La democrazia è un delicatissimo fiore e, se non è maneggiato con la massima cura, appassisce fino a marcire. In particolare, la democrazia non si applica alla scienza, intendendo con ciò il metodo scientifico. E negli odierni tempi di malintesa democrazia, i rischi di deterioramento crescono col crescere degli incompetenti, alla cui voce internet concede ampia eco. Per fortuna ogni tanto siamo deliziati dalla voce, anche se non sufficientemente possente, dei veri competenti.

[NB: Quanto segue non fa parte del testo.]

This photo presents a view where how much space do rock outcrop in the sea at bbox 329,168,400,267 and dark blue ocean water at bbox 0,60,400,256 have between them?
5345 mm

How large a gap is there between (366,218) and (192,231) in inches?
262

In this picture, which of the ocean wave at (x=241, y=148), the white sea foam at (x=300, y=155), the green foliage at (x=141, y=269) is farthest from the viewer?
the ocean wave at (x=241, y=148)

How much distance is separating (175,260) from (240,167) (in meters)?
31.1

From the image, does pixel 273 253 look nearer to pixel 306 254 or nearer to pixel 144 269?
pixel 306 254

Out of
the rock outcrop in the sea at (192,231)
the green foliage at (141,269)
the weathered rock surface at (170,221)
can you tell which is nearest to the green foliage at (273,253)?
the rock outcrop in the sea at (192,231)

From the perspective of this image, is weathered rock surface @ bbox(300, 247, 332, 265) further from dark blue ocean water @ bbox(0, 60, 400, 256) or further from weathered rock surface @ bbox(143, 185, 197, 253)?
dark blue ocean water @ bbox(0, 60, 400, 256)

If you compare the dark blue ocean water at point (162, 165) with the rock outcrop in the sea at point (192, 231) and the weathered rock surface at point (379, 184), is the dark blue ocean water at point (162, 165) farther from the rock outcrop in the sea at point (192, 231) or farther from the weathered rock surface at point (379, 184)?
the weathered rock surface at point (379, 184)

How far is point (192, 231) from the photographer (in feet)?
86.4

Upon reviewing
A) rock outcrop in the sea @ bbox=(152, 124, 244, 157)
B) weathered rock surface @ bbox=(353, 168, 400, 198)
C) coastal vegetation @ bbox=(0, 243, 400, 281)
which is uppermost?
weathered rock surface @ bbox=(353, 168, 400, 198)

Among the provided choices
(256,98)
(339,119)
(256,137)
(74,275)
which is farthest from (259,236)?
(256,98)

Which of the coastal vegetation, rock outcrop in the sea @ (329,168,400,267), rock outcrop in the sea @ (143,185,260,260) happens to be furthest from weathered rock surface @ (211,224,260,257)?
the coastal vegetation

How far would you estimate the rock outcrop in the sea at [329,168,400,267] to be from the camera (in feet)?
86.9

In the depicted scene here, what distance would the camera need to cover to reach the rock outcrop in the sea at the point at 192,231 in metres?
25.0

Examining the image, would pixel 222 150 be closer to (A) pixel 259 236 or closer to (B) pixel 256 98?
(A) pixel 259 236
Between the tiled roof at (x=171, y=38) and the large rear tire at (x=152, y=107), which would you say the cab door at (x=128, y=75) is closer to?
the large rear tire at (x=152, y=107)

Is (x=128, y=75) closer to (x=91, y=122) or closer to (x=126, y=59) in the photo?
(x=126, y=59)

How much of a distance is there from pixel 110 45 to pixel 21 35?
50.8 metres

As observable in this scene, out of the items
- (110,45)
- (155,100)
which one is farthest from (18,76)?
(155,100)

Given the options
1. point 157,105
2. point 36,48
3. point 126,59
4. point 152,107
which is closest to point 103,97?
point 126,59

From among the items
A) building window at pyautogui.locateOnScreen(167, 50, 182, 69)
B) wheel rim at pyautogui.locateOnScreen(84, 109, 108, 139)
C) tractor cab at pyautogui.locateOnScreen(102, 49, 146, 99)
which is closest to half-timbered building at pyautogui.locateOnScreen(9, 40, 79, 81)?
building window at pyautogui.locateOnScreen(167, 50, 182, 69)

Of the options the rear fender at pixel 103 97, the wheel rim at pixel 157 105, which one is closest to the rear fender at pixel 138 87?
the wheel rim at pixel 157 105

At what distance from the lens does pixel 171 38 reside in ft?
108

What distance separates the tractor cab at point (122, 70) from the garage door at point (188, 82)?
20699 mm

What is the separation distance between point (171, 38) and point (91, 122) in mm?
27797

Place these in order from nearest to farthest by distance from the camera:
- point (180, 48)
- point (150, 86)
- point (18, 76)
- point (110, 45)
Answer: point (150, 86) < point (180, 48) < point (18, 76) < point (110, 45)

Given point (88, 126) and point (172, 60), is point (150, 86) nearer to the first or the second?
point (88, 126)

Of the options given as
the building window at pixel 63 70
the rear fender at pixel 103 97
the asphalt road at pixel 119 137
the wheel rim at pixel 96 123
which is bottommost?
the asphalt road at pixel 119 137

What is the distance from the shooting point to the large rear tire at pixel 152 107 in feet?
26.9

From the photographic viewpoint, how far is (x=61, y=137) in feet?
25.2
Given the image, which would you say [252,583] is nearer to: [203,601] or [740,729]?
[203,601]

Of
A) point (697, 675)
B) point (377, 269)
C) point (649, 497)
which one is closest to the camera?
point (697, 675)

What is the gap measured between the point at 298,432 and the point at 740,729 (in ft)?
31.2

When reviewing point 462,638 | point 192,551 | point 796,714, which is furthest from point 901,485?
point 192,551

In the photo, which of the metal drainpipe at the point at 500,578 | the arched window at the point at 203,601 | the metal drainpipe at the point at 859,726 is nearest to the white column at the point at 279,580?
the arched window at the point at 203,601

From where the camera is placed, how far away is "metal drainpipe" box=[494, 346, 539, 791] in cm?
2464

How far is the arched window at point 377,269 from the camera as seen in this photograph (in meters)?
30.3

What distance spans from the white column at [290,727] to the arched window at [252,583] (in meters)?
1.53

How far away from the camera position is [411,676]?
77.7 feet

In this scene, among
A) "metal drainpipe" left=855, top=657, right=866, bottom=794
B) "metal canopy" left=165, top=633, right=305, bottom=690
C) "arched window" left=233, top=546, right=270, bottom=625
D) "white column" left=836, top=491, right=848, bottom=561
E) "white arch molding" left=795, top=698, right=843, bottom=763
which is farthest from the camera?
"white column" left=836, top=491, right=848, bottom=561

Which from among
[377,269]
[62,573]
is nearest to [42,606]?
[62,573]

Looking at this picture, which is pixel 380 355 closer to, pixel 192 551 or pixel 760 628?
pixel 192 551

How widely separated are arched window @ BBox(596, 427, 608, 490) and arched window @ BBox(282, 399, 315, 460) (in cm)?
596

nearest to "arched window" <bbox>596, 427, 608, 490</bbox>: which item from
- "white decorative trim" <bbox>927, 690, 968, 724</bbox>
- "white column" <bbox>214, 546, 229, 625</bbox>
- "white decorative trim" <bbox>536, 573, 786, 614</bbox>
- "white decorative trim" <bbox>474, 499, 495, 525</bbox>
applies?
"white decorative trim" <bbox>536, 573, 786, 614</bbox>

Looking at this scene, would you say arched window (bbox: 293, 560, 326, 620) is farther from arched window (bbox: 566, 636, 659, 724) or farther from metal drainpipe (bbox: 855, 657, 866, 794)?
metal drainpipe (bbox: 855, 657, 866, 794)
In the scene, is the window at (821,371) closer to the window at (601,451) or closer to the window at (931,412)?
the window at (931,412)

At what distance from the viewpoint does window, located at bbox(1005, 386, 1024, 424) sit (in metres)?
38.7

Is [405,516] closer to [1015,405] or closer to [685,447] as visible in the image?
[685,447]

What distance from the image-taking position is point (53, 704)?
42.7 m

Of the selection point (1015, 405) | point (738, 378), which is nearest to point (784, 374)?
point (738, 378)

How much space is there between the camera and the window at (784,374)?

Una di queste rare e flebili voci è quella del Prof. Pellegrino Conte, ordinario di Chimica Agraria dell’Università di Palermo, che ci aiuta a “smascherare falsi miti e leggende”, come recita il sottotitolo del suo “Frammenti di Chimica” (C1V edizioni).

Non è un libro di chimica tradizionale, sennò non saremmo qui a scriverne (diciamo che il sottotitolo è più appetitoso del titolo), ma è una cassetta degli attrezzi per distinguere il vero dal verosimile, o dal palesemente falso. Bisogna sempre diffidare, avverte l’autore, dei santoni che dicono di essere dei novelli Giordano Bruno o redivivi Galileo Galilei e che lamentano di essere vittime della scienza ufficiale: non esiste alcuna scienza ufficiale! Così come non esiste il consenso scientifico: esiste solo il metodo scientifico. Ed è proprio sulla natura del metodo scientifico che l’autore ci illumina, in modo accattivante e piacevole. Gli esempi trattati sono molteplici, dall’immancabile omeopatia (che ogni buon chimico vede come il fumo negli occhi), alle acque in bottiglia, allo zucchero (sapete la differenza tra zucchero bianco e zucchero bruno?). Il libro è un prontuario che insegna a leggere le etichette, ma che può anche essere un salvavita, come salvavita sono, ci stupisce l’autore, alcuni esplosivi. Eh, già, perché a volte crogiolarsi in fasle credenze è come pretendere di usare una mappa di Roma quando ci si trova a Milano: esercizio forse divertente, ma che può essere fatale a chi si è veramente perduto.